→ WRITTEN EXERCISE
Convert every line of the data below into a Markdown table with the columns Row and Line, numbering the rows in order and omitting blank lines.

→ SOURCE MATERIAL
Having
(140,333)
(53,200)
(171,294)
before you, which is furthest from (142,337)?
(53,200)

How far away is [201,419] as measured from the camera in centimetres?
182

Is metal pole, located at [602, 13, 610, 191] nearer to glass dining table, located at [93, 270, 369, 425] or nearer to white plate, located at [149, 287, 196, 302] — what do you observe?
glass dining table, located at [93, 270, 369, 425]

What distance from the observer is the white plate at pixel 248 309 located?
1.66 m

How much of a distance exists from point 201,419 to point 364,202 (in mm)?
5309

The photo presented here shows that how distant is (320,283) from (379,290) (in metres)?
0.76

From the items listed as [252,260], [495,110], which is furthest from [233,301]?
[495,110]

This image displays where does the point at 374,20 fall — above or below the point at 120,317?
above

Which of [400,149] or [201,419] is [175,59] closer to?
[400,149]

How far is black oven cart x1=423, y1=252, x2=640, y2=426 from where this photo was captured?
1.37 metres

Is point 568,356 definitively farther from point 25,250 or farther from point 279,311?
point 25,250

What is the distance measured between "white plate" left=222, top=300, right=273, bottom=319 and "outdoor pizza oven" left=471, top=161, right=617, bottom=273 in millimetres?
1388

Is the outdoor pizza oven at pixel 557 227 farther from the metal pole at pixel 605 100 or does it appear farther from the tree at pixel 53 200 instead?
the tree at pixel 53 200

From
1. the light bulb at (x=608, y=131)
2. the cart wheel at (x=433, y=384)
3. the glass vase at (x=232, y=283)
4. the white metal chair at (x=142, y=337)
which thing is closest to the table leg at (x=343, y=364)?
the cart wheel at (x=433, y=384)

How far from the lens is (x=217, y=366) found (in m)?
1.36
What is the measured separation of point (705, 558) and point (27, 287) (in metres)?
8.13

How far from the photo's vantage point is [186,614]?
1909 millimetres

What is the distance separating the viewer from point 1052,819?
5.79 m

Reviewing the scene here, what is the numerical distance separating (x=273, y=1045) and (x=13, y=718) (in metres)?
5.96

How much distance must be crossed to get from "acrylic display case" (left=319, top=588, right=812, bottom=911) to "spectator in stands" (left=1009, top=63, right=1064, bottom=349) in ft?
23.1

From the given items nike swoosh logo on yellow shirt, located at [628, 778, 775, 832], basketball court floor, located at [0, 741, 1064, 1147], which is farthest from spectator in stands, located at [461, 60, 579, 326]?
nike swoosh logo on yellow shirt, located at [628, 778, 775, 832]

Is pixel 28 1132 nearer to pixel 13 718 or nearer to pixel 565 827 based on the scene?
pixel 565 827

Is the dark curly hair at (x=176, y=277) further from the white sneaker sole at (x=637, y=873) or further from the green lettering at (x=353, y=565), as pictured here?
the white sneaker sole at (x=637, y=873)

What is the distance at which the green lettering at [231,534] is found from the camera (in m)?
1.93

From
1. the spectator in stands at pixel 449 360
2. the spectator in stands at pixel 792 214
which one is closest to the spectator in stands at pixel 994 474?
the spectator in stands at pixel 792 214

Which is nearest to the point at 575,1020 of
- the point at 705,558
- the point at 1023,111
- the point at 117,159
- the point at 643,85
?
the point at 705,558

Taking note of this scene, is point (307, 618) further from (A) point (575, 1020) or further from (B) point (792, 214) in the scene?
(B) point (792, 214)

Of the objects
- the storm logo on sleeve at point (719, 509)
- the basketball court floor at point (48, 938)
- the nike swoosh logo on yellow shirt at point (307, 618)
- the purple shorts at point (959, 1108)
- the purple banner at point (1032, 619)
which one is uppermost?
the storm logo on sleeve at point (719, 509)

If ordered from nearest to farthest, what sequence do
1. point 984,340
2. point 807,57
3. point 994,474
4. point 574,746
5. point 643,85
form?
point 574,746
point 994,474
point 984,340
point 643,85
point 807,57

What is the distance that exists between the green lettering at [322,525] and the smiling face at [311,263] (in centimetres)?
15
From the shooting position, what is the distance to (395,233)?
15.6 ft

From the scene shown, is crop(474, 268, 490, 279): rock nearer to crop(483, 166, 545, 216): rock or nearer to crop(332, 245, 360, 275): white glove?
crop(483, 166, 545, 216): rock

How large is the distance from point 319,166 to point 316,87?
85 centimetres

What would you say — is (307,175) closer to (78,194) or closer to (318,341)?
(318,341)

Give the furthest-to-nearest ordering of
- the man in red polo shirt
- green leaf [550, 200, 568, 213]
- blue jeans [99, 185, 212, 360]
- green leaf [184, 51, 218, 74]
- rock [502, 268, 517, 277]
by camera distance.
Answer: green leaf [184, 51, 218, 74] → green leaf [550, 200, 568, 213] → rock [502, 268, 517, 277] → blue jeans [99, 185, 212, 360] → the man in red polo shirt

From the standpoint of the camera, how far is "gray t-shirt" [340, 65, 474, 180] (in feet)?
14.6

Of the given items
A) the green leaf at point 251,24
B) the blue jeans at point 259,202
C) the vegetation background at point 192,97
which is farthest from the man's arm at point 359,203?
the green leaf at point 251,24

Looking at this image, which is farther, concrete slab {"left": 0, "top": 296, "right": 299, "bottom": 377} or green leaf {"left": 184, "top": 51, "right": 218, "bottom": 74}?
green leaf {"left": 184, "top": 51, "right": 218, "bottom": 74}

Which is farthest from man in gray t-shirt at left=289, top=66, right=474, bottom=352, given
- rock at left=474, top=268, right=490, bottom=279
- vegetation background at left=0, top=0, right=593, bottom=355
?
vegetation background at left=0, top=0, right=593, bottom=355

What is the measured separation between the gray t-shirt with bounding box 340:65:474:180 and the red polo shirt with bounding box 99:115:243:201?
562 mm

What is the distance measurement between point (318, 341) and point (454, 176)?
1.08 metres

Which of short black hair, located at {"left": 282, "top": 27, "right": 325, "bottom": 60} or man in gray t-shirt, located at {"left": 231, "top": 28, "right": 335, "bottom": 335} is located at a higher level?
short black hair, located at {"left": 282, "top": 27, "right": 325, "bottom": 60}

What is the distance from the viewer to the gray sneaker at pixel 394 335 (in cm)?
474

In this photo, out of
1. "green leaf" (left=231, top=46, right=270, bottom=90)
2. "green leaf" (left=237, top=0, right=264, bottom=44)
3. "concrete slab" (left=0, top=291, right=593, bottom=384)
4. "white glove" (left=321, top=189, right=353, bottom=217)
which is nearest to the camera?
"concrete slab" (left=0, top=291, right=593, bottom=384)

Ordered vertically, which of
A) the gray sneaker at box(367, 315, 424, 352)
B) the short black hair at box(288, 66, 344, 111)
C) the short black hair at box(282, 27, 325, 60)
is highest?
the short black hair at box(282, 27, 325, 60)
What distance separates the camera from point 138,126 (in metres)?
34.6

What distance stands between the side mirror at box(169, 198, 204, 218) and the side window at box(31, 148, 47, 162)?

→ TASK RESULT
| Row | Line |
|---|---|
| 1 | Having |
| 2 | (140,333) |
| 3 | (53,200) |
| 4 | (171,294) |
| 5 | before you, which is furthest from (142,337)? |
| 6 | (53,200) |
| 7 | How far away is [201,419] as measured from the camera in centimetres? |
| 8 | 182 |
| 9 | Is metal pole, located at [602, 13, 610, 191] nearer to glass dining table, located at [93, 270, 369, 425] or nearer to white plate, located at [149, 287, 196, 302] — what do you observe? |
| 10 | glass dining table, located at [93, 270, 369, 425] |
| 11 | What distance from the observer is the white plate at pixel 248 309 located? |
| 12 | 1.66 m |
| 13 | How much of a distance exists from point 201,419 to point 364,202 (in mm)? |
| 14 | 5309 |
| 15 | The photo presented here shows that how distant is (320,283) from (379,290) (in metres)? |
| 16 | 0.76 |
| 17 | From the items listed as [252,260], [495,110], which is furthest from [233,301]? |
| 18 | [495,110] |
| 19 | This image displays where does the point at 374,20 fall — above or below the point at 120,317? |
| 20 | above |
| 21 | Which of [400,149] or [201,419] is [175,59] closer to? |
| 22 | [400,149] |
| 23 | How far is black oven cart x1=423, y1=252, x2=640, y2=426 from where this photo was captured? |
| 24 | 1.37 metres |
| 25 | Is point 568,356 definitively farther from point 25,250 or farther from point 279,311? |
| 26 | point 25,250 |
| 27 | What is the distance measured between "white plate" left=222, top=300, right=273, bottom=319 and "outdoor pizza oven" left=471, top=161, right=617, bottom=273 in millimetres? |
| 28 | 1388 |
| 29 | Is the outdoor pizza oven at pixel 557 227 farther from the metal pole at pixel 605 100 or does it appear farther from the tree at pixel 53 200 instead? |
| 30 | the tree at pixel 53 200 |
| 31 | From |
| 32 | 1. the light bulb at (x=608, y=131) |
| 33 | 2. the cart wheel at (x=433, y=384) |
| 34 | 3. the glass vase at (x=232, y=283) |
| 35 | 4. the white metal chair at (x=142, y=337) |
| 36 | which thing is closest to the table leg at (x=343, y=364)? |
| 37 | the cart wheel at (x=433, y=384) |
| 38 | How far from the lens is (x=217, y=366) found (in m)? |
| 39 | 1.36 |
| 40 | What is the measured separation of point (705, 558) and point (27, 287) (in metres)? |
| 41 | 8.13 |
| 42 | How far from the photo's vantage point is [186,614]? |
| 43 | 1909 millimetres |
| 44 | What is the distance separating the viewer from point 1052,819? |
| 45 | 5.79 m |
| 46 | Reviewing the scene here, what is the numerical distance separating (x=273, y=1045) and (x=13, y=718) (in metres)? |
| 47 | 5.96 |
| 48 | How much distance must be crossed to get from "acrylic display case" (left=319, top=588, right=812, bottom=911) to "spectator in stands" (left=1009, top=63, right=1064, bottom=349) in ft? |
| 49 | 23.1 |
| 50 | From the given items nike swoosh logo on yellow shirt, located at [628, 778, 775, 832], basketball court floor, located at [0, 741, 1064, 1147], which is farthest from spectator in stands, located at [461, 60, 579, 326]? |
| 51 | nike swoosh logo on yellow shirt, located at [628, 778, 775, 832] |
| 52 | Is pixel 28 1132 nearer to pixel 13 718 or nearer to pixel 565 827 based on the scene? |
| 53 | pixel 565 827 |
| 54 | Is the dark curly hair at (x=176, y=277) further from the white sneaker sole at (x=637, y=873) or further from the green lettering at (x=353, y=565), as pictured here? |
| 55 | the white sneaker sole at (x=637, y=873) |
| 56 | What is the distance at which the green lettering at [231,534] is found from the camera (in m)? |
| 57 | 1.93 |
| 58 | From |
| 59 | 1. the spectator in stands at pixel 449 360 |
| 60 | 2. the spectator in stands at pixel 792 214 |
| 61 | which one is closest to the spectator in stands at pixel 994 474? |
| 62 | the spectator in stands at pixel 792 214 |
| 63 | Which is nearest to the point at 575,1020 of |
| 64 | - the point at 705,558 |
| 65 | - the point at 1023,111 |
| 66 | - the point at 117,159 |
| 67 | - the point at 643,85 |
| 68 | ? |
| 69 | the point at 705,558 |
| 70 | Taking note of this scene, is point (307, 618) further from (A) point (575, 1020) or further from (B) point (792, 214) in the scene? |
| 71 | (B) point (792, 214) |
| 72 | Of the objects |
| 73 | - the storm logo on sleeve at point (719, 509) |
| 74 | - the basketball court floor at point (48, 938) |
| 75 | - the nike swoosh logo on yellow shirt at point (307, 618) |
| 76 | - the purple shorts at point (959, 1108) |
| 77 | - the purple banner at point (1032, 619) |
| 78 | which one is uppermost? |
| 79 | the storm logo on sleeve at point (719, 509) |
| 80 | If ordered from nearest to farthest, what sequence do |
| 81 | 1. point 984,340 |
| 82 | 2. point 807,57 |
| 83 | 3. point 994,474 |
| 84 | 4. point 574,746 |
| 85 | 5. point 643,85 |
| 86 | form? |
| 87 | point 574,746 |
| 88 | point 994,474 |
| 89 | point 984,340 |
| 90 | point 643,85 |
| 91 | point 807,57 |
| 92 | What is the distance that exists between the green lettering at [322,525] and the smiling face at [311,263] (in centimetres)? |
| 93 | 15 |
| 94 | From the shooting position, what is the distance to (395,233)? |
| 95 | 15.6 ft |
| 96 | From the scene shown, is crop(474, 268, 490, 279): rock nearer to crop(483, 166, 545, 216): rock or nearer to crop(332, 245, 360, 275): white glove? |
| 97 | crop(483, 166, 545, 216): rock |
| 98 | How large is the distance from point 319,166 to point 316,87? |
| 99 | 85 centimetres |
| 100 | What would you say — is (307,175) closer to (78,194) or closer to (318,341)? |
| 101 | (318,341) |
| 102 | Give the furthest-to-nearest ordering of |
| 103 | - the man in red polo shirt |
| 104 | - green leaf [550, 200, 568, 213] |
| 105 | - blue jeans [99, 185, 212, 360] |
| 106 | - green leaf [184, 51, 218, 74] |
| 107 | - rock [502, 268, 517, 277] |
| 108 | by camera distance. |
| 109 | Answer: green leaf [184, 51, 218, 74] → green leaf [550, 200, 568, 213] → rock [502, 268, 517, 277] → blue jeans [99, 185, 212, 360] → the man in red polo shirt |
| 110 | From the standpoint of the camera, how far is "gray t-shirt" [340, 65, 474, 180] (in feet)? |
| 111 | 14.6 |
| 112 | Of the given items |
| 113 | A) the green leaf at point 251,24 |
| 114 | B) the blue jeans at point 259,202 |
| 115 | C) the vegetation background at point 192,97 |
| 116 | which is farthest from the man's arm at point 359,203? |
| 117 | the green leaf at point 251,24 |
| 118 | Looking at this image, which is farther, concrete slab {"left": 0, "top": 296, "right": 299, "bottom": 377} or green leaf {"left": 184, "top": 51, "right": 218, "bottom": 74}? |
| 119 | green leaf {"left": 184, "top": 51, "right": 218, "bottom": 74} |
| 120 | Which is farthest from man in gray t-shirt at left=289, top=66, right=474, bottom=352, given |
| 121 | - rock at left=474, top=268, right=490, bottom=279 |
| 122 | - vegetation background at left=0, top=0, right=593, bottom=355 |
| 123 | ? |
| 124 | vegetation background at left=0, top=0, right=593, bottom=355 |
| 125 | What is the measured separation between the gray t-shirt with bounding box 340:65:474:180 and the red polo shirt with bounding box 99:115:243:201? |
| 126 | 562 mm |
| 127 | What is the distance measurement between point (318, 341) and point (454, 176)? |
| 128 | 1.08 metres |
| 129 | Which of short black hair, located at {"left": 282, "top": 27, "right": 325, "bottom": 60} or man in gray t-shirt, located at {"left": 231, "top": 28, "right": 335, "bottom": 335} is located at a higher level? |
| 130 | short black hair, located at {"left": 282, "top": 27, "right": 325, "bottom": 60} |
| 131 | What is the distance from the viewer to the gray sneaker at pixel 394 335 (in cm)? |
| 132 | 474 |
| 133 | In this photo, out of |
| 134 | 1. "green leaf" (left=231, top=46, right=270, bottom=90) |
| 135 | 2. "green leaf" (left=237, top=0, right=264, bottom=44) |
| 136 | 3. "concrete slab" (left=0, top=291, right=593, bottom=384) |
| 137 | 4. "white glove" (left=321, top=189, right=353, bottom=217) |
| 138 | which is nearest to the camera? |
| 139 | "concrete slab" (left=0, top=291, right=593, bottom=384) |
| 140 | Ordered vertically, which of |
| 141 | A) the gray sneaker at box(367, 315, 424, 352) |
| 142 | B) the short black hair at box(288, 66, 344, 111) |
| 143 | C) the short black hair at box(282, 27, 325, 60) |
| 144 | is highest? |
| 145 | the short black hair at box(282, 27, 325, 60) |
| 146 | What distance separates the camera from point 138,126 (in metres)? |
| 147 | 34.6 |
| 148 | What distance stands between the side mirror at box(169, 198, 204, 218) and the side window at box(31, 148, 47, 162)? |